Lucas no siguió el mismo camino de la fe que su papá pero esa definición de su mamá para decir que Santiago defendía a los pobres y luego todo el camino que recorrió junto él cuando estuvo en libertad, yendo a las reuniones de los organismos de derechos humanos en los ochenta dejó huella: hoy es miembro de la Asociación Miguel Bru: “Él me aportó con mucho entusiasmo, me estimuló una parte mía que tenía que ver con el humanismo, con la militancia y de esas forma yo pude encontrar mi propio camino que tiene que ver con los derechos humanos hoy, con la violencia institucional que persiste con los mismos modus operandi que en la dictadura”.

Para Lucas Mac Guire declarar fue “un deber cumplido”: “Para mi era re importante esta causa porque había escuchado toda mi vida lo que después declaramos”. Un peso menos, como para la mayoría de los familiares y sobrevivientes que declaran. Una conquista, dejar inscripto en la justicia el horror al que fueron sometidas sus familias y exigir que no vuelva a pasar nunca más.

Guerrieri IV

La causa Guerrieri investiga cómo funcionó el plan represivo que se montó en distintos CCD de Rosario y sus alrededores, bajo la órbita del Ejército. La Calamita (en Granadero Baigorria), la Quinta de Funes, la Escuela Magnasco (Ovidio Lagos y Zeballos), La Intermedia y La Fábrica Militar de Armas Portátiles “Domingo Matheu” son los lugares donde se cometieron los tormentos y ejecuciones que se investigan, cometidos entre 1977 y 1978. Para este juicio se constituyeron 116 casos. 

La causa lleva el nombre de Pascual Oscar Guerrieri, que fue agente del Batallón de Inteligencia 601 y jefe del CCD Quinta de Funes. La sentencia de la primera elevación constituyó el primer fallo por crímenes de lesa humanidad en Rosario y fue en 2010.

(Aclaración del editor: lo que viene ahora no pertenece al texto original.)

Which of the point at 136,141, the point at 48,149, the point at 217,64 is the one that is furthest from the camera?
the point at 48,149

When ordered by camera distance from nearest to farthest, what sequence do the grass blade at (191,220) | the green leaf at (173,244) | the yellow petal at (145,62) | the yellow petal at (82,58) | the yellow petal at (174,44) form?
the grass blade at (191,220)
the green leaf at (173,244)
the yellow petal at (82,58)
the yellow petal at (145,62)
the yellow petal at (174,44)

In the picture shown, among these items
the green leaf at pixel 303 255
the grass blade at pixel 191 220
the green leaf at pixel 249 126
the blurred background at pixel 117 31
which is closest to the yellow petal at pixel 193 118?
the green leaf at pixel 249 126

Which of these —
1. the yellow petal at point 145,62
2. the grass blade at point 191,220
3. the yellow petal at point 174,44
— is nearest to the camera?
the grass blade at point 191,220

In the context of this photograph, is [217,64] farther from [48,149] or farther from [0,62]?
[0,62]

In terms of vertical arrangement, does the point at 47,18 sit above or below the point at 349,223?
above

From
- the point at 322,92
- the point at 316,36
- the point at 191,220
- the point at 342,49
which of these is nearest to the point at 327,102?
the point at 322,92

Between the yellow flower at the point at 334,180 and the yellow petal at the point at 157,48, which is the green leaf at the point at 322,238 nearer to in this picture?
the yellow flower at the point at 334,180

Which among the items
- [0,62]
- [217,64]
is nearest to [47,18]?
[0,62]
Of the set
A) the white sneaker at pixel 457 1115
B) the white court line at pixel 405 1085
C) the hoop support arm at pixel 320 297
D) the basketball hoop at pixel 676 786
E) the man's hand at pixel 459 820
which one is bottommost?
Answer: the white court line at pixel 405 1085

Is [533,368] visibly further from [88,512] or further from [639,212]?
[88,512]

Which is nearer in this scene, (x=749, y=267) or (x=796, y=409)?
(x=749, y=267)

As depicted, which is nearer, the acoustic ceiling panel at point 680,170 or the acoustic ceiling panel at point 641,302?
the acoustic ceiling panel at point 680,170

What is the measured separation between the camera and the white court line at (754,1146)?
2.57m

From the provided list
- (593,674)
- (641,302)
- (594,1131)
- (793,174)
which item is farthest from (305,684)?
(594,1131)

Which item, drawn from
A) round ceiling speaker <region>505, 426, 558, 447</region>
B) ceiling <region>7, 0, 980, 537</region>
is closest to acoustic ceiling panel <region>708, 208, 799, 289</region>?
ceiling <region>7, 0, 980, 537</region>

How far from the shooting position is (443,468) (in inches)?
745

En esta cuarta elevación hay 20 imputados de los cuales solo cuatro no recibieron hasta el momento condenas por crímenes de lesa humanidad. El ministerio público fiscal ofreció 347 testigos para que presten declaración en juicio. A las víctimas cuyos casos ya se han investigado, en esta elevación se suman 62. La mayoría de ellas fueron asesinadas o desaparecidas. Todavía no se definió cómo seguirá el cronograma de audiencias este año. La Fiscalía espera que haya sentencia a mitad de este año.